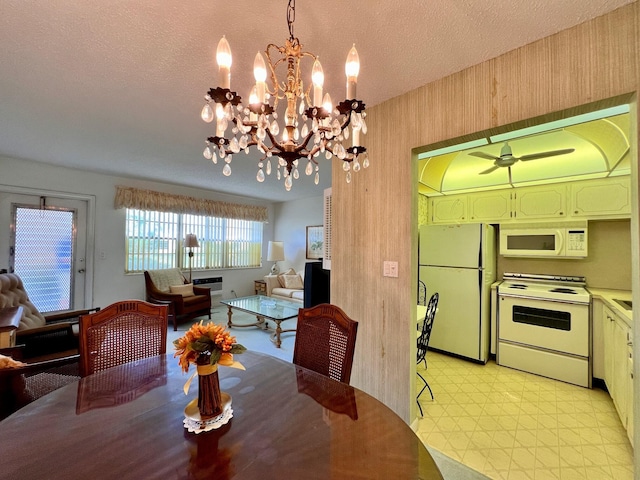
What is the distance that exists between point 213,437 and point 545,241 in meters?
3.72

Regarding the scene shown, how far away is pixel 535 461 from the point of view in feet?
5.69

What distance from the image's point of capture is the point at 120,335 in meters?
1.56

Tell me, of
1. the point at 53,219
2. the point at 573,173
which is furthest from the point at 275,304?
the point at 573,173

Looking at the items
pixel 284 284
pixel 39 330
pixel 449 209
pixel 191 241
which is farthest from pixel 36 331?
pixel 449 209

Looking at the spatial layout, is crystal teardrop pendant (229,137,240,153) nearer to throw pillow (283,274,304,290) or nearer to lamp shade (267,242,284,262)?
throw pillow (283,274,304,290)

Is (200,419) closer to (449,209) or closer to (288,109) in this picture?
(288,109)

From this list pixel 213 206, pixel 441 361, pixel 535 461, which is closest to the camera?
pixel 535 461

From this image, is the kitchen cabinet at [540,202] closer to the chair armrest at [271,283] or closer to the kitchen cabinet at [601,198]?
the kitchen cabinet at [601,198]

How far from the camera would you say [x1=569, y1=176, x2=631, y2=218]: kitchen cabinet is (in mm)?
2713

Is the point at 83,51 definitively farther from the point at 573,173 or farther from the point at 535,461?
the point at 573,173

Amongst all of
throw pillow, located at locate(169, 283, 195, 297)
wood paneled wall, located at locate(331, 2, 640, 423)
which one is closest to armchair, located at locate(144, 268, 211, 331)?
throw pillow, located at locate(169, 283, 195, 297)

▶ TASK STATEMENT
Rewrite all the material above with every "camera" swapped for "lens" and everything else left unchanged. Leave the pictures out.

▶ CORRECT OUTPUT
What is the distance that exists between point 213,437 and point 545,241 in meters?
3.72

Regarding the scene shown, how far away is pixel 535 461 from the point of view in feet?
5.69

What distance from the image's point of capture is the point at 120,335 in meters?
1.56

Tell me, of
1. the point at 53,219
2. the point at 573,173
which is furthest from the point at 275,304?
the point at 573,173

Looking at the items
pixel 284 284
pixel 39 330
pixel 449 209
pixel 191 241
which is farthest from pixel 36 331?
pixel 449 209

Looking at the spatial layout, is crystal teardrop pendant (229,137,240,153) nearer to throw pillow (283,274,304,290) or nearer to lamp shade (267,242,284,262)?
throw pillow (283,274,304,290)

Is (200,419) closer to (449,209) or closer to (288,109) in this picture?
(288,109)

From this list pixel 213 206, pixel 441 361, pixel 535 461, which is closest to the lens?
pixel 535 461

From this image, is the kitchen cabinet at [540,202] closer to the chair armrest at [271,283] or closer to the kitchen cabinet at [601,198]?
the kitchen cabinet at [601,198]

How far from the lens would you say [x1=569, y1=176, x2=631, y2=218]: kitchen cabinet is (in mm)?
2713

Is the point at 83,51 definitively farther from the point at 573,173 or farther from the point at 535,461?
the point at 573,173

Amongst all of
throw pillow, located at locate(169, 283, 195, 297)
wood paneled wall, located at locate(331, 2, 640, 423)
which one is closest to armchair, located at locate(144, 268, 211, 331)?
throw pillow, located at locate(169, 283, 195, 297)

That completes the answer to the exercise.